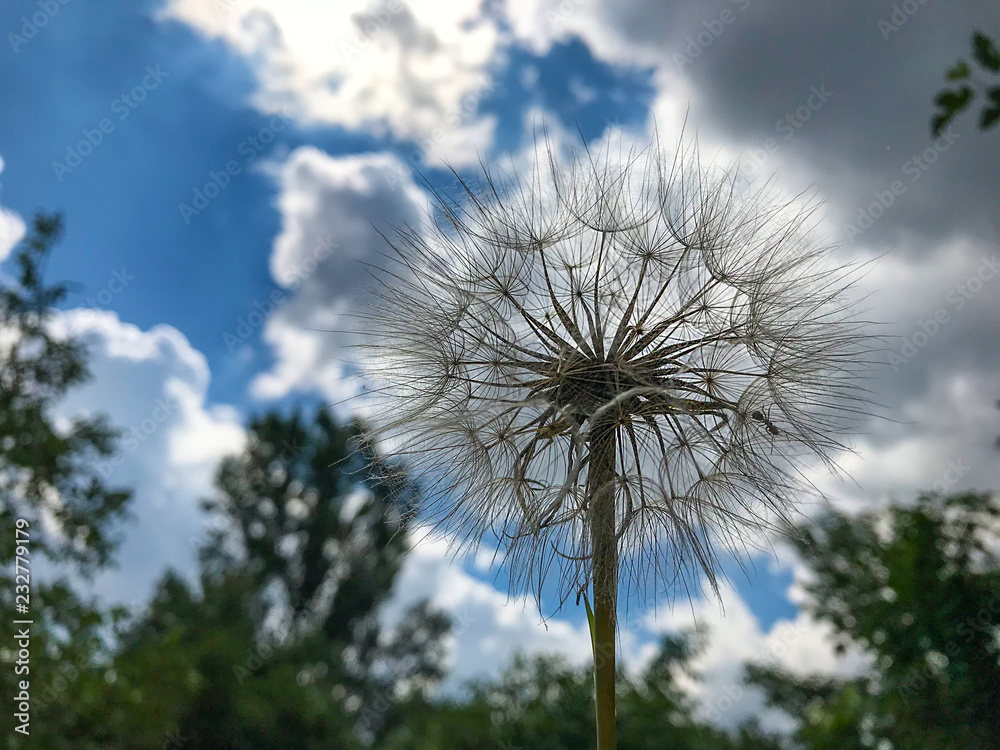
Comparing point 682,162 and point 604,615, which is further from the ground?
point 682,162

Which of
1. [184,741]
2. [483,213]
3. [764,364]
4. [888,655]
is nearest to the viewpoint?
[764,364]

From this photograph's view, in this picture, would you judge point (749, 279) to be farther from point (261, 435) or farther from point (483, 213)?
point (261, 435)

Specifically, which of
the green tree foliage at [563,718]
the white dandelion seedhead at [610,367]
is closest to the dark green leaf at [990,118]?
the white dandelion seedhead at [610,367]

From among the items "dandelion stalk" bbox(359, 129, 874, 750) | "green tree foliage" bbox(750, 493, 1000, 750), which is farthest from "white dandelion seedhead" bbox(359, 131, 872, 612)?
"green tree foliage" bbox(750, 493, 1000, 750)

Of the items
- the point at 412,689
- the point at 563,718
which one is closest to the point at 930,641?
the point at 563,718

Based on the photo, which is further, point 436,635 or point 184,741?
point 436,635

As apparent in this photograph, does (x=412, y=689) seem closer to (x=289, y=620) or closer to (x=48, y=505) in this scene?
(x=289, y=620)

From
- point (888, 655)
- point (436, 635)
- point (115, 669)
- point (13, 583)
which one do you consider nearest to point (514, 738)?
point (888, 655)
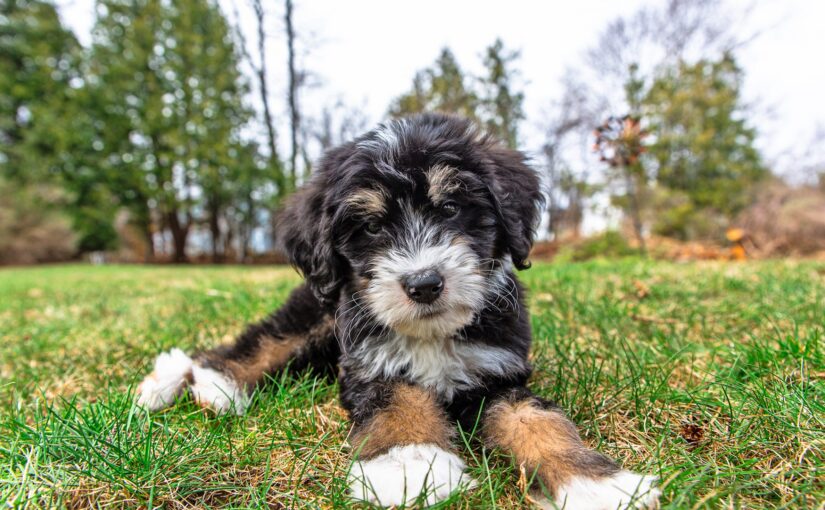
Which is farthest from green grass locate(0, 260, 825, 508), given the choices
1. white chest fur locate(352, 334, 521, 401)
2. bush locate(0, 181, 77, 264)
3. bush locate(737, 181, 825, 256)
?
bush locate(0, 181, 77, 264)

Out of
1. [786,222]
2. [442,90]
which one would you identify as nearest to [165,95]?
[442,90]

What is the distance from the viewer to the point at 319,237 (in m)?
2.39

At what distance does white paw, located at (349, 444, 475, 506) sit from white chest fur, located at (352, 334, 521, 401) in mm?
467

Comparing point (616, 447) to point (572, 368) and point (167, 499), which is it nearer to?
point (572, 368)

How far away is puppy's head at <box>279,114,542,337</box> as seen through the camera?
2016 millimetres

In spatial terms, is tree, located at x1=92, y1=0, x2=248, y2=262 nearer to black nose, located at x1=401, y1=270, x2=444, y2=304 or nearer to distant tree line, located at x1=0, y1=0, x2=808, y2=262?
Result: distant tree line, located at x1=0, y1=0, x2=808, y2=262

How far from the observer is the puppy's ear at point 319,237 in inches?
93.6

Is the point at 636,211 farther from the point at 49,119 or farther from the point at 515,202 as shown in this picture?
the point at 49,119

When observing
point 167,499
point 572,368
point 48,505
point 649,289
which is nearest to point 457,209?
point 572,368

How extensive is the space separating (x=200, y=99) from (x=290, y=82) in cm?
828

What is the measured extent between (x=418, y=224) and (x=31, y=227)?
32323mm

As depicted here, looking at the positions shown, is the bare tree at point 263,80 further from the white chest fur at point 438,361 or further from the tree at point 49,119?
the white chest fur at point 438,361

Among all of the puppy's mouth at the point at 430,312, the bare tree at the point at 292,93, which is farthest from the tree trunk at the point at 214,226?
the puppy's mouth at the point at 430,312

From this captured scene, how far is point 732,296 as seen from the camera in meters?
4.39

________________

_Required work_. Could you arrange the material as a Markdown table with a Row column and an Entry column, starting at the line containing "What is the distance" and ending at the line containing "2016 millimetres"? Omit the blank lines.

_Expected output_.
| Row | Entry |
|---|---|
| 1 | What is the distance from the viewer to the point at 319,237 (in m)? |
| 2 | 2.39 |
| 3 | At what distance does white paw, located at (349, 444, 475, 506) sit from white chest fur, located at (352, 334, 521, 401) in mm? |
| 4 | 467 |
| 5 | Comparing point (616, 447) to point (572, 368) and point (167, 499), which is it nearer to? |
| 6 | point (572, 368) |
| 7 | How far away is puppy's head at <box>279,114,542,337</box> as seen through the camera? |
| 8 | 2016 millimetres |